Nevertheless, it is clear that the 2 defense systems, complement and hemostasis, are intrinsically linked at many levels. For instance, the endothelial transmembrane protein, thrombomodulin, supports the thrombin-induced generation of activated protein C, initiating anticoagulant and anti-inflammatory pathways. It also functions as a regulator of the complement system mediating C3b inactivation by CFI in the presence of CFH and supporting inactivation of the anaphylatoxins C3a and C5a by promoting the activation of procarboxypeptidase B (thrombin-activatable fibrinolysis inhibitor).7 Heterozygous mutations of THBD leading to impaired complement regulation are found in ∼5% of patients with atypical HUS.

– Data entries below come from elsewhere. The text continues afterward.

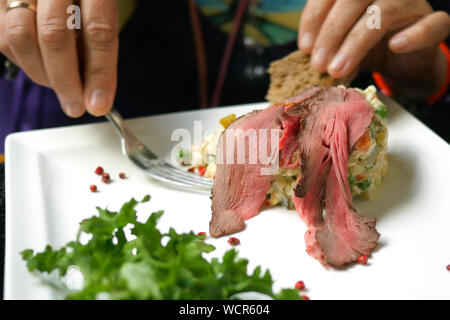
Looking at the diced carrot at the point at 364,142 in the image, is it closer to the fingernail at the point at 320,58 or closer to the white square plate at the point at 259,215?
the white square plate at the point at 259,215

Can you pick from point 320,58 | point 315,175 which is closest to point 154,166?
point 315,175

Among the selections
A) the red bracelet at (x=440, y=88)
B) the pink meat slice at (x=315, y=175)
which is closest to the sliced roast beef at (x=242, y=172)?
the pink meat slice at (x=315, y=175)

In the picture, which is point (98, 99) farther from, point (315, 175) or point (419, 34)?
point (419, 34)

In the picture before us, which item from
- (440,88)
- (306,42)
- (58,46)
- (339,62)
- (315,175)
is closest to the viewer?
(315,175)

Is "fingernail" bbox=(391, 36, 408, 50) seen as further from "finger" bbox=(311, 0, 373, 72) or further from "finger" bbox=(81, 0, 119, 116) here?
"finger" bbox=(81, 0, 119, 116)

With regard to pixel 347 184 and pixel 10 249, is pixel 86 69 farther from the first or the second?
pixel 347 184

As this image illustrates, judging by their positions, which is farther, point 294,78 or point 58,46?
point 294,78
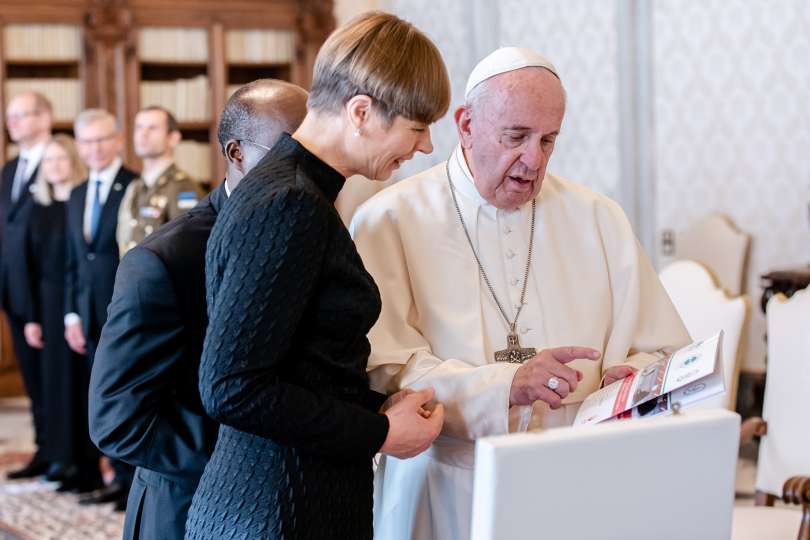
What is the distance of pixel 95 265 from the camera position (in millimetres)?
5254

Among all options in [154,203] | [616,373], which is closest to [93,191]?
[154,203]

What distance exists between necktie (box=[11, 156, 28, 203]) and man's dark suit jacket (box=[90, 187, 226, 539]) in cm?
447

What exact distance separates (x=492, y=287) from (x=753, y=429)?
117cm

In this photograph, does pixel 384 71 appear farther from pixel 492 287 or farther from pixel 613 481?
pixel 492 287

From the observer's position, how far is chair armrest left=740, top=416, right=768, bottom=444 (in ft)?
10.4

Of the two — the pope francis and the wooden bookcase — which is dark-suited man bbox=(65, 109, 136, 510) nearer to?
the wooden bookcase

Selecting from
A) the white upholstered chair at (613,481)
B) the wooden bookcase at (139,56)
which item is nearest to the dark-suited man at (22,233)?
the wooden bookcase at (139,56)

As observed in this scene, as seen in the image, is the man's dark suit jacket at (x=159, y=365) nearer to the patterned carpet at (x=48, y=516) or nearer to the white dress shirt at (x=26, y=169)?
the patterned carpet at (x=48, y=516)

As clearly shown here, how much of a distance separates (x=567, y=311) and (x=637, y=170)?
4451 mm

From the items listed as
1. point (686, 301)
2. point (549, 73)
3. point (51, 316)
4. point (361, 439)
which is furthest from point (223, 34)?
point (361, 439)

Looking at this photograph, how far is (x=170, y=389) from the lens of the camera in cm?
206

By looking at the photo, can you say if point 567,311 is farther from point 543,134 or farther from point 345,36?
point 345,36

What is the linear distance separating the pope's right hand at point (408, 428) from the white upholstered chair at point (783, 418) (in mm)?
1421

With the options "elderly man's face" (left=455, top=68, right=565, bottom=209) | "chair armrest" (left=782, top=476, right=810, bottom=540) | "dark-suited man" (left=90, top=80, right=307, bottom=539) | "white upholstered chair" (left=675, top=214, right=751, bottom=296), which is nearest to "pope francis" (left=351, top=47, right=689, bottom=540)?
"elderly man's face" (left=455, top=68, right=565, bottom=209)
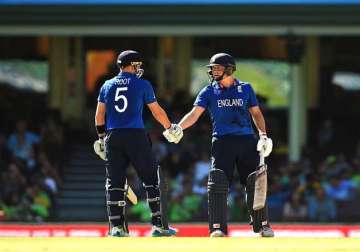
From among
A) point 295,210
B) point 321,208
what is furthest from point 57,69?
point 321,208

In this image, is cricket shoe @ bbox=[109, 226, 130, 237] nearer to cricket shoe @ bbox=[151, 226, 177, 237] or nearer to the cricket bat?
cricket shoe @ bbox=[151, 226, 177, 237]

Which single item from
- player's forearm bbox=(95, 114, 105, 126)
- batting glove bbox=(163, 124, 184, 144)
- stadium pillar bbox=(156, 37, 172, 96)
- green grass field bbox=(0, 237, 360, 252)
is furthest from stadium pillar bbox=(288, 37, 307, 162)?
green grass field bbox=(0, 237, 360, 252)

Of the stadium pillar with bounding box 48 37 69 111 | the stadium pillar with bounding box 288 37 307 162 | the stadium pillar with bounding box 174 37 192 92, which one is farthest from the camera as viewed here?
the stadium pillar with bounding box 48 37 69 111

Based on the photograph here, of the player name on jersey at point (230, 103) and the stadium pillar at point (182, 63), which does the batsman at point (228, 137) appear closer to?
the player name on jersey at point (230, 103)

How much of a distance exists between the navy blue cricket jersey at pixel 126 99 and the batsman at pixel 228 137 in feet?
1.62

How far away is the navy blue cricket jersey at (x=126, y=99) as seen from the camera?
1032 cm

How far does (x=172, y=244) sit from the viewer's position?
874cm

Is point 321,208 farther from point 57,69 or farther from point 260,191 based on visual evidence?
point 260,191

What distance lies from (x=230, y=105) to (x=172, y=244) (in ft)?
7.19

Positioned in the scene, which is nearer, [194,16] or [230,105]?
[230,105]

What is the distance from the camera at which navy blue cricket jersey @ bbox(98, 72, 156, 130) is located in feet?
33.9

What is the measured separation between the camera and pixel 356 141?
19844mm

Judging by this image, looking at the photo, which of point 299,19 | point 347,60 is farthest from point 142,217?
point 347,60

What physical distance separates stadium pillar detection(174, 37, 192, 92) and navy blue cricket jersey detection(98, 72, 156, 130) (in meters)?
10.5
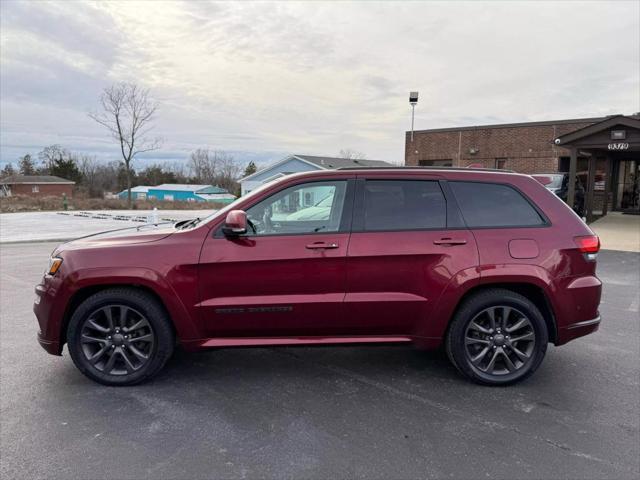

In a recent Blood article (January 2014),8 the interaction of CFH with VWF was studied. It was shown that CFH colocalized with VWF to the Weibel-Palade bodies in endothelial cells, that CFH binds with high affinity to VWF, and that the cofactor function of CFH in the degradation of C3b by CFI was enhanced by increasing concentrations of VWF. On the other hand, VWF was partially protected by CFH from ADAMTS13-mediated degradation.8
Feng et al further studied the influence of plasma-derived VWF, a recombinant VWF dimer, and unusually large VWF multimers on the proteolytic inactivation of C3b by CFI.1 As seen in their Figure 2, panels C and D, the degradation of C3b (consisting of a stable 75-kDa β chain and a disulfide-linked 110-kDa α′ chain) to inactivated C3b (iC3b, displaying 68-kDa and 43-kDa fragments of the α′ chain) by CFI is strongly enhanced by VWF fractions containing smaller VWF multimers, specifically dimers, tetramers, and hexamers. The VWF fractions from normal plasma containing larger VWF multimers (10-mer and larger species) were devoid of any cofactor function (see figure). Using a recombinant VWF dimer, the authors confirmed its cofactor function in C3b degradation by CFI, which suggested that the cofactor function was indeed attributable to VWF and not to a copurified contaminant.
Feng and colleagues conclude that normal plasma VWF multimers contribute to inhibit complement activation by enhancing C3b degradation, whereas larger VWF species, including the unusually large VWF multimers found in patients lacking ADAMTS13 activity, do not have CFI cofactor function that would enhance complement activation.1
The in vivo significance of these findings, however, is unclear at present. As nicely shown by the authors with their different VWF fractions obtained by sizing chromatography of normal plasma cryoprecipitate, normal plasma obviously contains not only VWF fractions rich in dimers, tetramers, and hexamers contributing to complement regulation, but also fractions with larger multimers devoid of complement regulatory function, which rather favor complement activation. The net result of VWF in normal plasma and the in vivo role of VWF in the activation or regulation of the complement system clearly needs further study. The article by Feng et al stimulates our interest in the highly complex interactions of complement and hemostasis, both in normal physiology and in disease states such as the thrombotic microangiopathies.
Conflict-of-interest disclosure: The author has received research funding from Baxter Bioscience for setting up the hereditary TTP registry (www.ttpregistry.net, ClinicalTrials.gov NCT01257269), and is chairman of the Data Safety Monitoring Committee for the BAX930 study (rADAMTS13 in hereditary TTP patients).